_PAGE EXCERPT_

But a group of public school teachers, who learned what the leader was up to, immediately talked to the girl’s parents and asked them to send their daughter to work for a fellow teacher in the lowland.
“The work thing is just an alibi to dodge the old man’s plan to marry the girl,” explained 33-year old teacher Jacelyn Tuan Miguel, herself Tboli.
Once a young Tboli girl gets married, she stops going to school and spends the rest of her life uneducated and tied to housework, Miguel told Rappler on Saturday, May 27. “They are then unable to explore their potential and will never see what is good in the outside world,” she said.
Duwaya is a practice among indigenous tribes like the Tboli, where a man can have multiple wives and usually choose minors for this purpose.
There is an existing law which took effect in February 2022 prohibiting the practice of child marriage – Republic Act No. 11596. The law carries stiff penalties, but who would enforce such a law in remote hinterland communities, remarked Miguel. She pointed out that customary practices, like child marriage, are hard to break.
“Even just a good harvest by a guy can entice a young girl to marry him just to escape poverty at home,” Miguel said, as she disclosed that she and other teachers at a school in a predominantly Tboli village have been engaged in a battle to stop the customary practice for years now.
Early marriages deprive children of a potentially bright future, said Miguel as she cited instances where young Tboli girls, even without the usual parental arrangements, would readily opt to be married for economic reasons.
Value of education
Another teacher, Aileen Soldavillo-Nut, said they cannot talk openly in the community against child marriages because it would embarrass and anger some tribal elders and leaders.
It was like swimming against the current, she said.
Giving the children a good education will eventually make them realize that early marriage is a mistake, said Soldavillo-Nut who, along with Miguel, teaches at the Banate IP School with an all-Tboli population of over 60 pupils.
School head Vic Salinas clarified that it is a personal advocacy of the teachers, who have seen and experienced the problems, being indigenous people themselves.
Miguel, Soldavillo-Nut, and two other mentors endure the weekly trips to be able to teach the Tboli children on a mixed-learning scheme of elementary grade levels.

_DATA TO EXAMINE_
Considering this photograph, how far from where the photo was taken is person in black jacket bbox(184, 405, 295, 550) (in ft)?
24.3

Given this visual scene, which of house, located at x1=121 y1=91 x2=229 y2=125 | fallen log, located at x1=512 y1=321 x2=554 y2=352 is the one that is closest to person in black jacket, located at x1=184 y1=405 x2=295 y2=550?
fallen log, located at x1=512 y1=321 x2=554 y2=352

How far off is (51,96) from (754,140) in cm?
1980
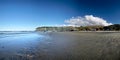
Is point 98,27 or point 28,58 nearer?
point 28,58

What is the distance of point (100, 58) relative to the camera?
579 centimetres

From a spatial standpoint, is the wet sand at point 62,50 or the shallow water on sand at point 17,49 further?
the shallow water on sand at point 17,49

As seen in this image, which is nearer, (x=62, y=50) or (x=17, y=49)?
(x=62, y=50)

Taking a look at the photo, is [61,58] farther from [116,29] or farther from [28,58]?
[116,29]

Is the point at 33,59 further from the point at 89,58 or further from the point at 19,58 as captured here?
the point at 89,58

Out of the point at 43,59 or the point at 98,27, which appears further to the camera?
the point at 98,27

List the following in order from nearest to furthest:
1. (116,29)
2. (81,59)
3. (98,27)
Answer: (81,59) → (116,29) → (98,27)

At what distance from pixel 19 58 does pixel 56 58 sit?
50.5 inches

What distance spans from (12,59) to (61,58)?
65.0 inches

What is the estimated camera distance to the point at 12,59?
5691 mm

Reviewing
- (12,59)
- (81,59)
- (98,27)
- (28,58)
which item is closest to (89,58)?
(81,59)

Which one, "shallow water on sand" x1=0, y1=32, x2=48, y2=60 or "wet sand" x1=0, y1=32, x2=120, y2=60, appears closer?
"wet sand" x1=0, y1=32, x2=120, y2=60

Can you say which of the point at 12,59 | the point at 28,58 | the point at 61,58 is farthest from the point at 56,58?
the point at 12,59

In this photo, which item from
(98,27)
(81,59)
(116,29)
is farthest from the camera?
(98,27)
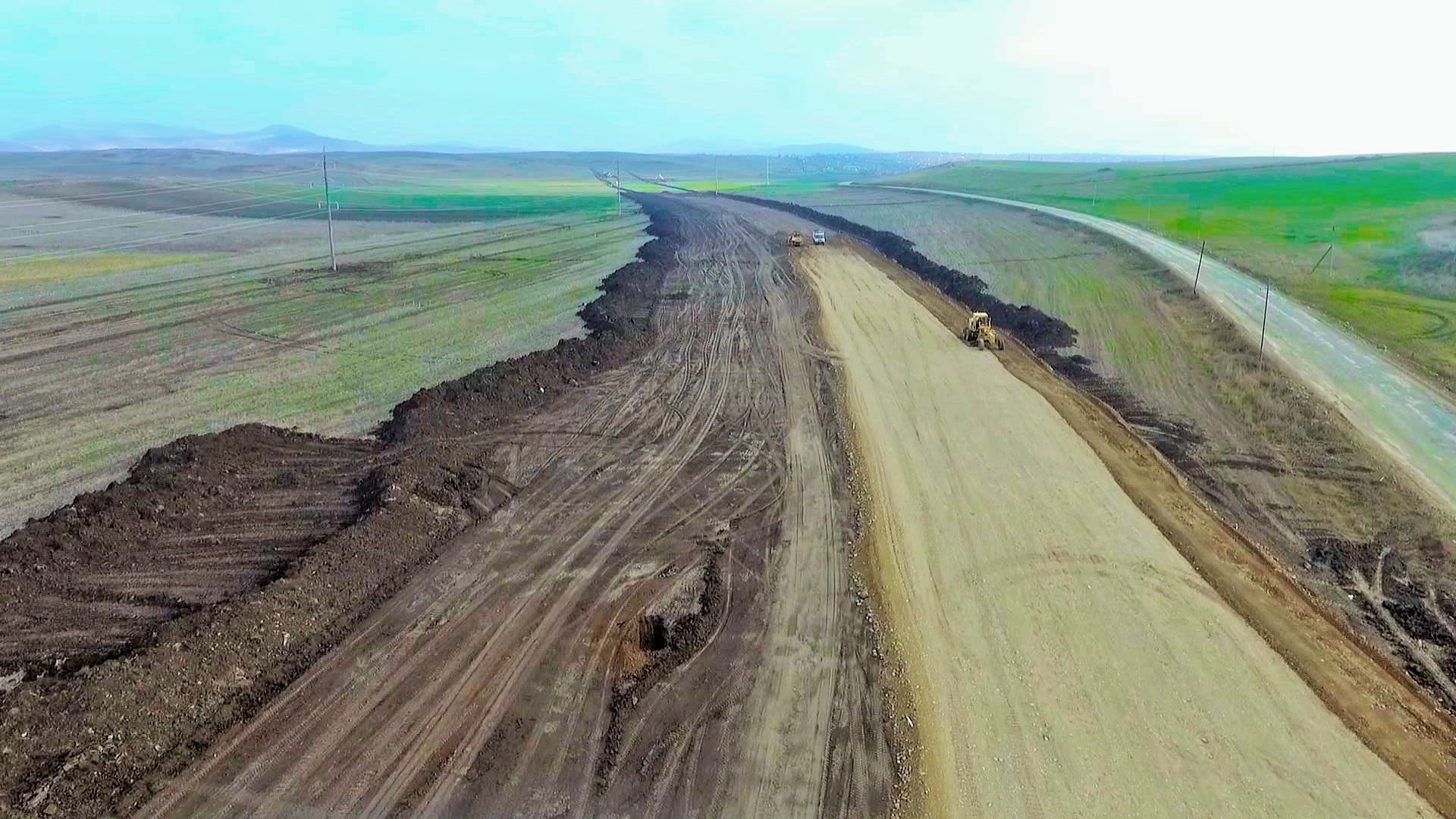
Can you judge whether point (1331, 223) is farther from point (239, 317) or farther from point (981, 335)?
point (239, 317)

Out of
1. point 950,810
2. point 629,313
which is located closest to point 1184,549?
point 950,810

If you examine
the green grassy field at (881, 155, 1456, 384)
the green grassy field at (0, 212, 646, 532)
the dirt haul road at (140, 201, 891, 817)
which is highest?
the green grassy field at (881, 155, 1456, 384)

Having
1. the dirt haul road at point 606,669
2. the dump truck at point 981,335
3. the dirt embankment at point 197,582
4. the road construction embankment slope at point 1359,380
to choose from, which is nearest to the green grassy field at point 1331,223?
the road construction embankment slope at point 1359,380

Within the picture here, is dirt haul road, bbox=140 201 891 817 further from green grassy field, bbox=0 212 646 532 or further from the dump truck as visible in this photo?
the dump truck

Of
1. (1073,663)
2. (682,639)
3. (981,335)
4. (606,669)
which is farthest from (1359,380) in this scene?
(606,669)

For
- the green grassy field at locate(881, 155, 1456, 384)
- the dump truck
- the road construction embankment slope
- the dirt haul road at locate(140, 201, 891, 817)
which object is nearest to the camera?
the dirt haul road at locate(140, 201, 891, 817)

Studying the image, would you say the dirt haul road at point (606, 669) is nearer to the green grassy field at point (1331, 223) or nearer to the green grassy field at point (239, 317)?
the green grassy field at point (239, 317)

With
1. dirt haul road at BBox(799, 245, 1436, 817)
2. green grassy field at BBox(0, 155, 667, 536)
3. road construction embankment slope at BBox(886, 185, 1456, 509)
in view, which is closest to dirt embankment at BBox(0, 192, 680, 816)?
green grassy field at BBox(0, 155, 667, 536)
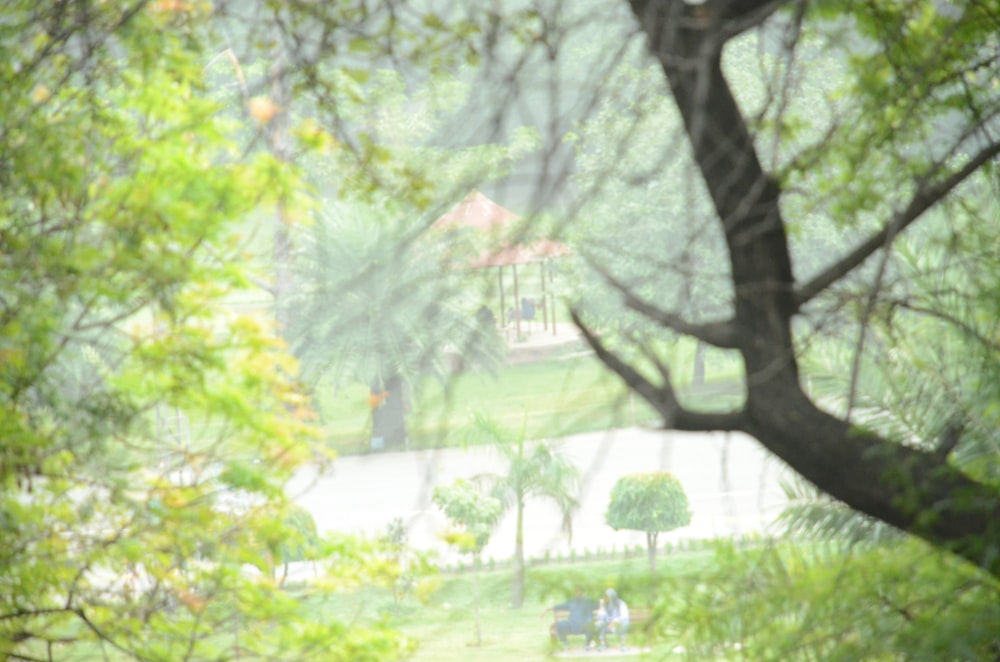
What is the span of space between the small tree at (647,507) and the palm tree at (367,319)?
527 mm

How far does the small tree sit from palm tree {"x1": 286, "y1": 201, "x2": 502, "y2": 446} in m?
0.53

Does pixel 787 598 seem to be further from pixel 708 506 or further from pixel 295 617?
pixel 708 506

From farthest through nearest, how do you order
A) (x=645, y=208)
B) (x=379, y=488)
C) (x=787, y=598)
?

_WORK ITEM A_
Based on the passage about Tboli child marriage, say whether each statement agrees with it. Answer yes or no for each, and quote the words that decide it.
(i) The law prohibiting child marriage took effect in February 2022.
(ii) The Banate IP School has more than 100 pupils.
(iii) The teachers speak openly in the community against child marriage.
_WORK ITEM B_
Continue the passage about Tboli child marriage from the point where it stops.
The lines are not needed for anything here.

_WRITTEN REPLY A_
(i) Yes: "There is an existing law which took effect in February 2022 prohibiting the practice of child marriage – Republic Act No. 11596."
(ii) No: "an all-Tboli population of over 60 pupils."
(iii) No: "they cannot talk openly in the community against child marriages"

_WRITTEN REPLY B_
Residents in Badtasan rely mainly on abaca farming and growing root crops. The village is isolated from the rest of Mindanao, having no electricity and communications, and where residents rely on torches and solar-energy lamps at night.
Solar lamps illuminate the school, where the children gather at night for feeding and additional learning.
To reach the school from the national highway, the teachers have to endure a 25-kilometer, two-hour ride on a habal-habal and about an hour of hiking along treacherous and landslide-prone mountain trails. The teachers do this every week, leaving for school every Monday and staying there until Friday.
No turning back
The teachers have been in such routine for a few years until the COVID-19 pandemic interrupted it. Classes resumed in 2022, after pandemic restrictions were lifted in schools.
None of the teachers are allowed to travel alone for safety and security reasons, Miguel said. At times, soldiers would pass by the village in pursuit of criminals.
Since they cannot leave school after their work is done, the teachers devote an extra hour in the evening to hone the children’s reading abilities and to feed them. Malnutrition is evident among children in the area.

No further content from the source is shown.